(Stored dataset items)

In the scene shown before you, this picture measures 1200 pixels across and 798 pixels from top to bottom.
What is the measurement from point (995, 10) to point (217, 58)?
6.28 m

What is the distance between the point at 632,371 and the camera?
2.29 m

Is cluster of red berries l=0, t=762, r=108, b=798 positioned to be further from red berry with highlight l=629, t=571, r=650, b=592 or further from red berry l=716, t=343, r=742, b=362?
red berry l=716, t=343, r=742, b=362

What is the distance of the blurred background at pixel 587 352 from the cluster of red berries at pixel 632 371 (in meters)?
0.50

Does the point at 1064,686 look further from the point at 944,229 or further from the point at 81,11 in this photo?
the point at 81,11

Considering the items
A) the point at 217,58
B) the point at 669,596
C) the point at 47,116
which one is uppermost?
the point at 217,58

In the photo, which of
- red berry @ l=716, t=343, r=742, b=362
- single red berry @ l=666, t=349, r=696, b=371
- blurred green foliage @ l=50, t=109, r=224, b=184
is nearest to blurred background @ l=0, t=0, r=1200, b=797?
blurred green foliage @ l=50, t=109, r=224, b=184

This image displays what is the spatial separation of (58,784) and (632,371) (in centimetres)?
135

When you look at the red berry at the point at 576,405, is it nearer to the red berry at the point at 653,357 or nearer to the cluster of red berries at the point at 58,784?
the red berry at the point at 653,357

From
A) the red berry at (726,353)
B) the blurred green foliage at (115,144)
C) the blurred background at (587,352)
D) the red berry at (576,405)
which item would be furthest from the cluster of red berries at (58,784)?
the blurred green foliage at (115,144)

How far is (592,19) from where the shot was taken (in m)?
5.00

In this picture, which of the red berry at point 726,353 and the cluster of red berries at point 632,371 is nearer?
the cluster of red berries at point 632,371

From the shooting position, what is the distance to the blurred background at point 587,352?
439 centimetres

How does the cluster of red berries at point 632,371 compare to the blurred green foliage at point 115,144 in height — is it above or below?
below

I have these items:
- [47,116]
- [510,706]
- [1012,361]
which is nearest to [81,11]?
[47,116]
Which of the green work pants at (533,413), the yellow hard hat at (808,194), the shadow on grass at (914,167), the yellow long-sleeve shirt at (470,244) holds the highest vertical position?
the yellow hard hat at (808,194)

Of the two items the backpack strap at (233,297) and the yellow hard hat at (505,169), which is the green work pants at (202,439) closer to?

◆ STATED GOAL ◆
Please repeat the listing above in full and exactly.

◆ SOLUTION ◆
In the scene shown before you, this picture measures 1200 pixels across and 798 pixels from top to bottom.
What is the measurement from point (995, 10) to point (217, 58)?
6.28 m

What is the distance between the point at 632,371 and the camera?
2.29 m

Is cluster of red berries l=0, t=762, r=108, b=798 positioned to be further from red berry with highlight l=629, t=571, r=650, b=592 or further from red berry l=716, t=343, r=742, b=362?
red berry l=716, t=343, r=742, b=362

What is the distance of the blurred background at pixel 587 352 from the cluster of red berries at pixel 632 371 (in meters)?
0.50

Does the point at 1064,686 look further from the point at 944,229 or further from the point at 81,11 in this photo?
the point at 81,11

Considering the items
A) the point at 217,58
B) the point at 669,596
C) the point at 47,116
which one is uppermost?
the point at 217,58

In the photo, which of
- red berry @ l=716, t=343, r=742, b=362
- single red berry @ l=666, t=349, r=696, b=371
- blurred green foliage @ l=50, t=109, r=224, b=184
is nearest to blurred background @ l=0, t=0, r=1200, b=797?
blurred green foliage @ l=50, t=109, r=224, b=184

This image displays what is the spatial separation of (58,784) and (632,371) (in centimetres)?
135

When you look at the red berry at the point at 576,405, is it nearer to the red berry at the point at 653,357 or nearer to the cluster of red berries at the point at 58,784?
the red berry at the point at 653,357

From
A) the red berry at (726,353)
B) the blurred green foliage at (115,144)
C) the blurred background at (587,352)
D) the red berry at (576,405)
which item would be furthest from the cluster of red berries at (58,784)?
the blurred green foliage at (115,144)

How far is (592,19) from where the shot was taken (in m)?
5.00

In this picture, which of the red berry at point 726,353 and the cluster of red berries at point 632,371 is nearer?
the cluster of red berries at point 632,371

From the shooting position, what is the distance to the blurred background at point 587,352?
439 centimetres

How does the cluster of red berries at point 632,371 compare to the blurred green foliage at point 115,144 in height — is it above or below?
below

I have these items:
- [47,116]
- [510,706]
- [1012,361]
which is nearest to [81,11]?
[47,116]
Which of the green work pants at (533,413), the yellow hard hat at (808,194), the shadow on grass at (914,167), the yellow long-sleeve shirt at (470,244) holds the highest vertical position?
the yellow hard hat at (808,194)

Of the two items the backpack strap at (233,297) and the yellow hard hat at (505,169), which is the green work pants at (202,439) closer to?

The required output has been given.